The Stroop Color–Word Test (SCWT), the Concept Shifting Test (CST), and the Zoo map from the Behavioral Assessment of the Dysexecutive Syndrome (BADS) were used to measure EF, such as mental flexibility and vulnerability to interference [26,27,28]. In the SCWT, the interference of an automatic process (reading) with a more effort-demanding, controlled process task (naming colors) was investigated [27]. The SCWT consists of three subtasks: color word naming (I), color naming (II), and naming of color words printed in a different color (inference task III). The time needed to complete each card was scored [28]. The SCWT has been shown to have moderate to high reliability and validity [29]. The CST consists of three stimulus cards, and, on each test sheet, the participant is asked to cross out 16 circles in a certain order. All three stages are preceded by practice trails that contain six circles. In the first stage, CSTA, the trial is in numerical order, and in the second stage, CSTB, it is in alphabetical order. On the last stage, CSTC, both letters and numbers are shown, and circles need to be crossed out in number–letter–number–letter order, i.e., 1, A, 2, B, 3, C, etc. After this, a page with empty circles is shown (CST-0), and the participant has to cross them out, as fast as possible to compute the motor speed. Although many studies acknowledge the usefulness of the CST to assess concept shifting and related functions, its validity is still to be established [30]. The Zoo map subtest is a planning test that provides information about the ability to plan a route to visit 6 of possible 12 locations in a zoo. Reliability and validity have not been researched [31].
In addition to these objective instruments, the Cognitive Failure Questionnaire (CFQ; [32,33] and the Dutch version of the Working Memory Questionnaire (WMQ) were assessed [34]. Both questionnaires are self-report, with the CFQ consisting of 25 items (five-point scale, 0—never, 4—very often) measuring the frequency of everyday cognitive failures in the past 6 months, and the WMQ consisting of 30 items (7-point scale, 0—not at all, 5—extremely, 6—not relevant) measuring three dimensions of WM: short-term storage, attention, and executive control. Good test–retest and internal reliability of the CFQ were reported [35]. Good internal consistency and sensitivity were reported for the WMQ, and concurrent validity with the CFQ [34].
Secondly, differences in football skill performance in football players was assessed with the LSPT [36]. The LSPT requires players to complete 16 passes as quickly as possible, to listen to the test leader, memorize a color, decide where to pass the ball (four color options), and pass the ball.
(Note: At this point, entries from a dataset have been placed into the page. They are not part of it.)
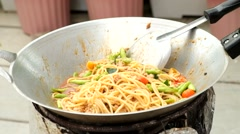 spaghetti stir fried in frying pan - stock footage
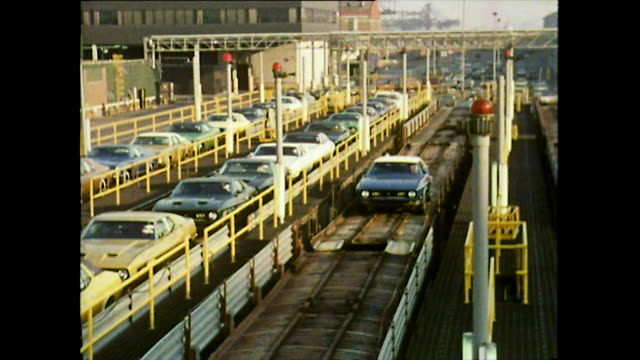 sequence showing a ford mustang being driven off the assembly line in detroit to join a queue of other mustangs in a large parking lot full of cars;... - 1972年点の映像素材/bロール
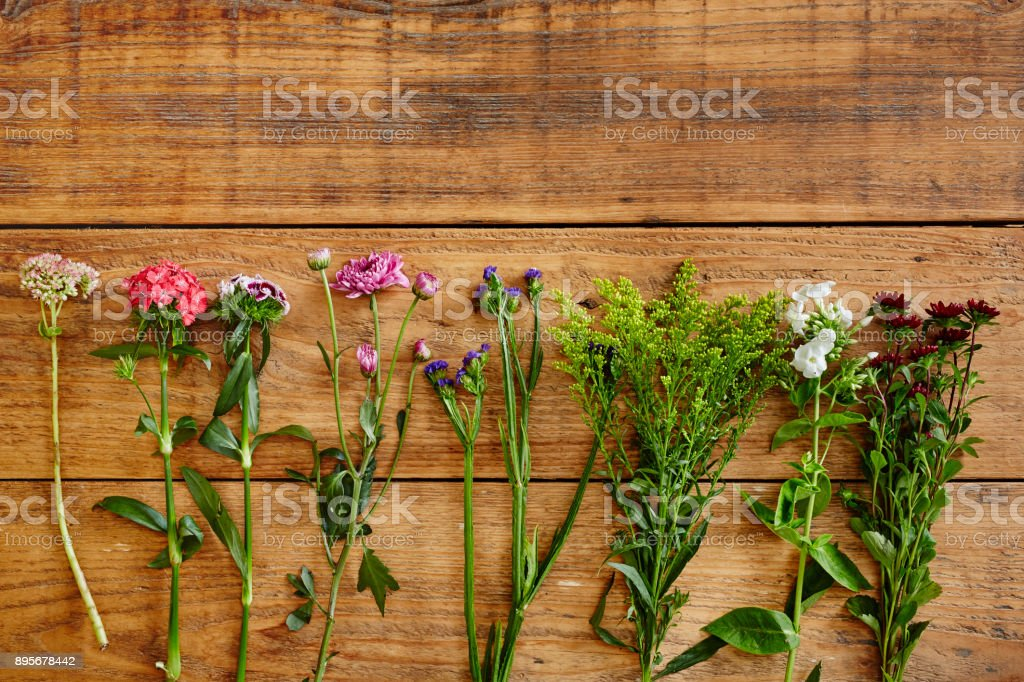 graphic arrangement of wild flowers on wooden table stock photo
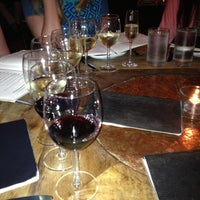 Photo taken at Vinoteca Wine Bar & Bistro by Erin O. on 4/14/2013
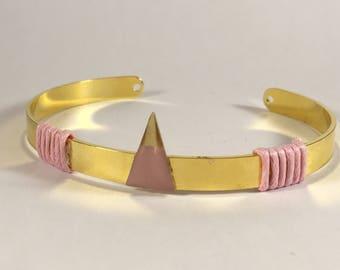 Bangle is flat geometric gold pink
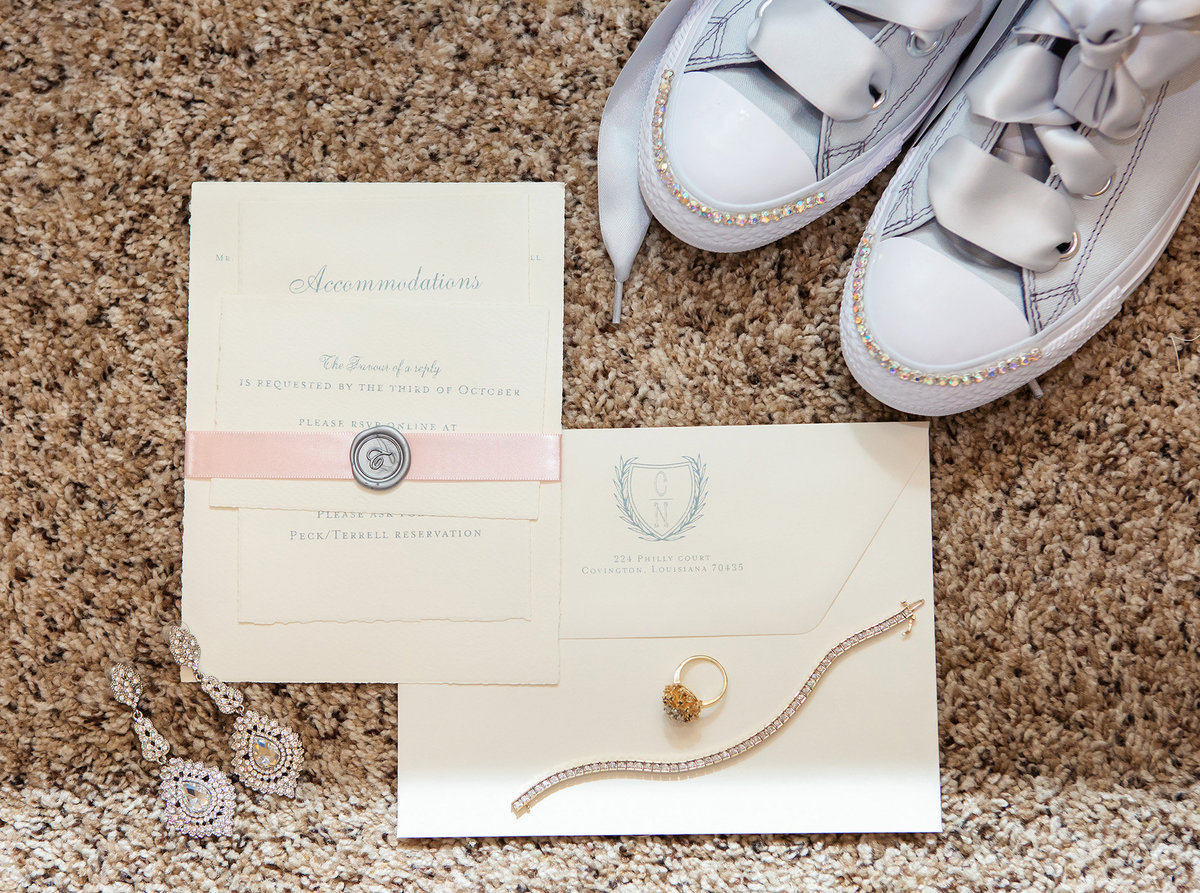 wedding invitation, wedding shoes and wedding jewelry on carpet at the Fleur de Lis Event Center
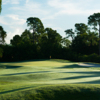 View of a green and fairway at St. Lucie Trail Golf Club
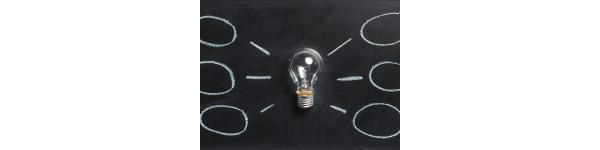 lightbulb with idea bubbles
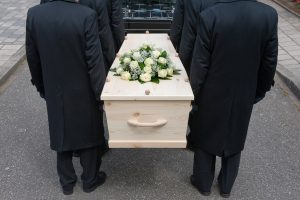 Pallbearers carrying light-colored casket with funeral spray with white roses on top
The time needed to complete 16 passes was used as the outcome measure. To improve accuracy, the LSPT was videotaped, and time was measured afterwards. The LSPT was reported to be a valid and reliable way to assess differences in football skill performance [36].
Thirdly, general psychological wellbeing was screened with the Symptom Check List-90 (SCL-90) [37], and self-efficacy, which is defined as the belief that one is capable of performing in a certain manner to attain certain goals, was assessed with the Dutch General Self-efficacy Scale (GSE) [38]. Personality was assessed with the NEO-Five-Factor Inventory (FFI), measuring five core personality traits (neuroticism, extraversion, openness, agreeableness, and conscientiousness) [39]. For the SCL-90, good internal consistency, construct validity, and divergent validity were reported [37]. For the GSE, high internal consistency and item-total correlations were reported, indicating that it is a reliable scale [40]. For the NEO-FFI, the foremost manner to test the validity is to replicate its factor structure, which the majority of studies have done, and the psychometric properties of the NEO-FFI are robust [41].
Finally, as for subject characteristics, age was used as a continuous variable. Educational level was indexed on an eight-point ordinal scale, ranging from primary to university education [24]. We used the “WMT start index” and “WMT index improvement” from the Cogmed software program as outcome measures of the effect on the trained aspects of WM. The WMT improvement index was calculated by subtracting the WMT start index from the WMT max index (i.e., mean of the three best trials of the two best training days).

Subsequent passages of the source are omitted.